Print the rows from their first line through the line containing "<instances>", with both ends included, and leave the pictures out.

##### Record excerpts

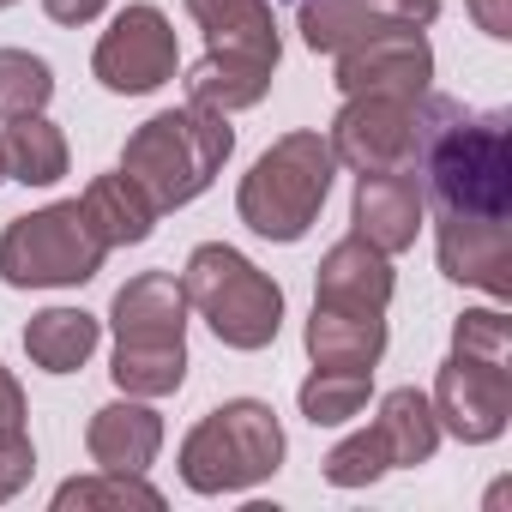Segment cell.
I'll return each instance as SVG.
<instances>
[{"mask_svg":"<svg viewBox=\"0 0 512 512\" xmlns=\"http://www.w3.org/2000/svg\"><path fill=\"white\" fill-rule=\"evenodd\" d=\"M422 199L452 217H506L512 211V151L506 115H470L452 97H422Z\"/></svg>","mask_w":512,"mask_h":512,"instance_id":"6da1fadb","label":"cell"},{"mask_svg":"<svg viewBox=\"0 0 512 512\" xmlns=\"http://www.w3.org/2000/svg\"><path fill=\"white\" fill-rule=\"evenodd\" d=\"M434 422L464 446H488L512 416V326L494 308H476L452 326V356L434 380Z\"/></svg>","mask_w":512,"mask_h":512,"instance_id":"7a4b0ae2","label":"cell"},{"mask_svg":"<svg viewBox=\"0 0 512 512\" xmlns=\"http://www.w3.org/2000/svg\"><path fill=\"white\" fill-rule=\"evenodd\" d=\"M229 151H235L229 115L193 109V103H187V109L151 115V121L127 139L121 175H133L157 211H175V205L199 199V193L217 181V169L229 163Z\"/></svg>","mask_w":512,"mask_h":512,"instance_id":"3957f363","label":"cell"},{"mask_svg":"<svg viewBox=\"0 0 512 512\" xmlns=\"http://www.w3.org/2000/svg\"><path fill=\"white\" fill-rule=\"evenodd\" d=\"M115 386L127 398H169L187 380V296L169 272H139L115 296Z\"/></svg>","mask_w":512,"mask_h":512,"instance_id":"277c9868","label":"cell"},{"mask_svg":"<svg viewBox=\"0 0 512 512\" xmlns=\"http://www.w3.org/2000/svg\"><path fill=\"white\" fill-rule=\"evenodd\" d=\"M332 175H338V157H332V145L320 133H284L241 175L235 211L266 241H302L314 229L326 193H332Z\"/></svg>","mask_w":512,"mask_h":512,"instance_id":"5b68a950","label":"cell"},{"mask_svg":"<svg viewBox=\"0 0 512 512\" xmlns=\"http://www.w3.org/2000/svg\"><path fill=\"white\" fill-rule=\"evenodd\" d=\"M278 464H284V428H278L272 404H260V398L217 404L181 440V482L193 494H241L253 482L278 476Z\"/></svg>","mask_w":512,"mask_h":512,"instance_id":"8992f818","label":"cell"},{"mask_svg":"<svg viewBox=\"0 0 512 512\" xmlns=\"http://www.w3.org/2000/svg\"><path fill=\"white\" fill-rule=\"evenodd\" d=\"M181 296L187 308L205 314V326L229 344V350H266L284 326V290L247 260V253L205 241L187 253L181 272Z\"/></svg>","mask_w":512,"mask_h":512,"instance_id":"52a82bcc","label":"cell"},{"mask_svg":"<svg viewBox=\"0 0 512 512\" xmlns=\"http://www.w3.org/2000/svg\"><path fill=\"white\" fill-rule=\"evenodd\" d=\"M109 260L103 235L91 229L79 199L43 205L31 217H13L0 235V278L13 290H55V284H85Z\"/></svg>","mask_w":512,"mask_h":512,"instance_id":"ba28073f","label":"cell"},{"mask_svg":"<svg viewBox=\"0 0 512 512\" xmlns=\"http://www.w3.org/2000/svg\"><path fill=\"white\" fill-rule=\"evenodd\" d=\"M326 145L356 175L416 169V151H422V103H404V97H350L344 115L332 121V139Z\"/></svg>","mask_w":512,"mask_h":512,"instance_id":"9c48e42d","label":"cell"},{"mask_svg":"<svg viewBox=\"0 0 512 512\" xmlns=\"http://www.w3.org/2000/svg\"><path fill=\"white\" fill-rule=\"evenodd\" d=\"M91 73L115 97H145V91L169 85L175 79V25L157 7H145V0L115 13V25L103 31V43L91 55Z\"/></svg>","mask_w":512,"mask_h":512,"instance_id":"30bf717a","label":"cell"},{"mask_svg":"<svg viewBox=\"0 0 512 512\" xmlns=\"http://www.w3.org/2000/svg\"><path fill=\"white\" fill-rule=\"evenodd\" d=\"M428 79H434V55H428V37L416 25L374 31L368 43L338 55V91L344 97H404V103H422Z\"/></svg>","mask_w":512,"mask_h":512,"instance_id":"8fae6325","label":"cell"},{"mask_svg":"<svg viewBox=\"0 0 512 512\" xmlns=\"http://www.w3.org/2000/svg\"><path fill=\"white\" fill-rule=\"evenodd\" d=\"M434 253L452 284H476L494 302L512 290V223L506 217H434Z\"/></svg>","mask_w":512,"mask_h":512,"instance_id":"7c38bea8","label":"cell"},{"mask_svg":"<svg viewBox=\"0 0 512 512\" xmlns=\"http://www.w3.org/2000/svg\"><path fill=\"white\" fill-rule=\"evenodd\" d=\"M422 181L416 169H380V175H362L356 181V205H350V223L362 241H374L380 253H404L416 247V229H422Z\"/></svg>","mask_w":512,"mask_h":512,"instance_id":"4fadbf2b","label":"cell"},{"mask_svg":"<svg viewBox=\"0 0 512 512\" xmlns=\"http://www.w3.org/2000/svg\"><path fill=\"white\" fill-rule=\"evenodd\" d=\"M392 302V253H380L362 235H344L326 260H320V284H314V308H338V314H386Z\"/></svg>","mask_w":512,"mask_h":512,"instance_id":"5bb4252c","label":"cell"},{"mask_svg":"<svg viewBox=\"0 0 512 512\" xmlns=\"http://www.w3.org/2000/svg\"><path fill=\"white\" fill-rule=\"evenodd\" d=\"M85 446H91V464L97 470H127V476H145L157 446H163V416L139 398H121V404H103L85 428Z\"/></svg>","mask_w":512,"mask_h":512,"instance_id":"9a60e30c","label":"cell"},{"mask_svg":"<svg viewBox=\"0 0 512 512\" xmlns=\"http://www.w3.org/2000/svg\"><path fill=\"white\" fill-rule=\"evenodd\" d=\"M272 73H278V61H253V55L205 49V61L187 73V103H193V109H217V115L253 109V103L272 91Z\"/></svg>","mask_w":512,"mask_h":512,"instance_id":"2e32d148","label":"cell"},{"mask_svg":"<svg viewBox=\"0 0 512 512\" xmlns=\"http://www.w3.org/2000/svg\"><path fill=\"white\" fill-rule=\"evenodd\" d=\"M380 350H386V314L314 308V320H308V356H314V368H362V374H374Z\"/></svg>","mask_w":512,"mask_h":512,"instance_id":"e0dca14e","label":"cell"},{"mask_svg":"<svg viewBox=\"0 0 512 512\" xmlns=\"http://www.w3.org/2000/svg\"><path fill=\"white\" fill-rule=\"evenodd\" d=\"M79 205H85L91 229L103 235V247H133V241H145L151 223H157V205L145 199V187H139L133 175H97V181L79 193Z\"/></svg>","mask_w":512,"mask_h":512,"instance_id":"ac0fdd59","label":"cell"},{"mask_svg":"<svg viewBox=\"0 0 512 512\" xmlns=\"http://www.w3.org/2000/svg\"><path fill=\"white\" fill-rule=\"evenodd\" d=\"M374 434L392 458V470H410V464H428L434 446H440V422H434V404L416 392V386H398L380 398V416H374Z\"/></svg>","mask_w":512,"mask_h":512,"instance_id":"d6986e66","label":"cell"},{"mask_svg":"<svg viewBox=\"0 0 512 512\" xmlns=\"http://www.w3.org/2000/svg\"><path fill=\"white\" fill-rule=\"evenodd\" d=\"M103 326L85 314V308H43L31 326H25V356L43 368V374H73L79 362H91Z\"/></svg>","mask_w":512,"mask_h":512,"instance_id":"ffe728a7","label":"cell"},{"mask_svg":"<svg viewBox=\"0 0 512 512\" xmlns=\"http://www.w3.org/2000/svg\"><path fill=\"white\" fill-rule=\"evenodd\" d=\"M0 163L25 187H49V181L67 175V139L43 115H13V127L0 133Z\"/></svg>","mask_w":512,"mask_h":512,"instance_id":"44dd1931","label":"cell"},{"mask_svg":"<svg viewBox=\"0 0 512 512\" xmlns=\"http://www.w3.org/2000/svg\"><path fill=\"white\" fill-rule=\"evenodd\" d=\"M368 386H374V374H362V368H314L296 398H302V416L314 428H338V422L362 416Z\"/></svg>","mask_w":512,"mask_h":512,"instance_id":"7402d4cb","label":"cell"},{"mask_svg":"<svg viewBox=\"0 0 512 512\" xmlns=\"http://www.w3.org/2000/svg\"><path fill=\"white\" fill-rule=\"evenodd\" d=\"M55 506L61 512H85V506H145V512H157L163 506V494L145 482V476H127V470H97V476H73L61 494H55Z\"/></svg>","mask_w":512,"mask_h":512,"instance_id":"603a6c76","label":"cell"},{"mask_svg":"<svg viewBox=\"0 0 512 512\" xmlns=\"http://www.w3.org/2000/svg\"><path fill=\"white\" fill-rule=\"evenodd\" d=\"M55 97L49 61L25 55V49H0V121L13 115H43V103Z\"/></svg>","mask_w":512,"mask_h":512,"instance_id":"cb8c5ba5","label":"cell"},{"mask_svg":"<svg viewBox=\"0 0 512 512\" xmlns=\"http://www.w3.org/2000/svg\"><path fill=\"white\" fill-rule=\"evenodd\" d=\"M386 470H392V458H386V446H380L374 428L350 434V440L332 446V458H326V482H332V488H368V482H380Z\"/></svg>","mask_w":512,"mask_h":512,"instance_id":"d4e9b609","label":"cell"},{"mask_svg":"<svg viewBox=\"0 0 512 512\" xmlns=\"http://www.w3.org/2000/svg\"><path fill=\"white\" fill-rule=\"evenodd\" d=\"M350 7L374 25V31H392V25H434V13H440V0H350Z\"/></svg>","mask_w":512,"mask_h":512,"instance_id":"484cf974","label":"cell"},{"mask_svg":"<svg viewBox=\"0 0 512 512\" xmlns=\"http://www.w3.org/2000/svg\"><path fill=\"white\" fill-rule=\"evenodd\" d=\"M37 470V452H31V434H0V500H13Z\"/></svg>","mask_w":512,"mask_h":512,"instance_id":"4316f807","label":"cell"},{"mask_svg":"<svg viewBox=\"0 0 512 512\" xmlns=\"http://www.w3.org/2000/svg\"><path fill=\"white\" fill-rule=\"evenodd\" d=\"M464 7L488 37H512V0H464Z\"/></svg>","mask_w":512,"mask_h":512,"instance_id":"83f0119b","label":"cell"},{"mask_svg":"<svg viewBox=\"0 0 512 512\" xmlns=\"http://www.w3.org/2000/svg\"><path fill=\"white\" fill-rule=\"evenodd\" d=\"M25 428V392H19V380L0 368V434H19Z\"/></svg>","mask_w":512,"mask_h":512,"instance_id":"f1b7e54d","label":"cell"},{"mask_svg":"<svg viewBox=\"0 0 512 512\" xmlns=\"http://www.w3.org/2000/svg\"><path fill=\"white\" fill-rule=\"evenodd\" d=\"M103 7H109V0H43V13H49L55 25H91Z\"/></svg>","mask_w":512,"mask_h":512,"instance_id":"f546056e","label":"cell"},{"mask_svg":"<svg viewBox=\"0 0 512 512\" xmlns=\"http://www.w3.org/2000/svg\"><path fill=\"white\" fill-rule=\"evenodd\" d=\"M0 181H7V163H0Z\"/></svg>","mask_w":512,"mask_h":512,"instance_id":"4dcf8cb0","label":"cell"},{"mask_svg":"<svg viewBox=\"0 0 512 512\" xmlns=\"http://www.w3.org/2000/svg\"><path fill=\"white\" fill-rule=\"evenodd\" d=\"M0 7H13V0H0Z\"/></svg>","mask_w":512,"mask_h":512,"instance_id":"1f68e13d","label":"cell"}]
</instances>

##########

Answer to this problem –
Segment cell.
I'll return each instance as SVG.
<instances>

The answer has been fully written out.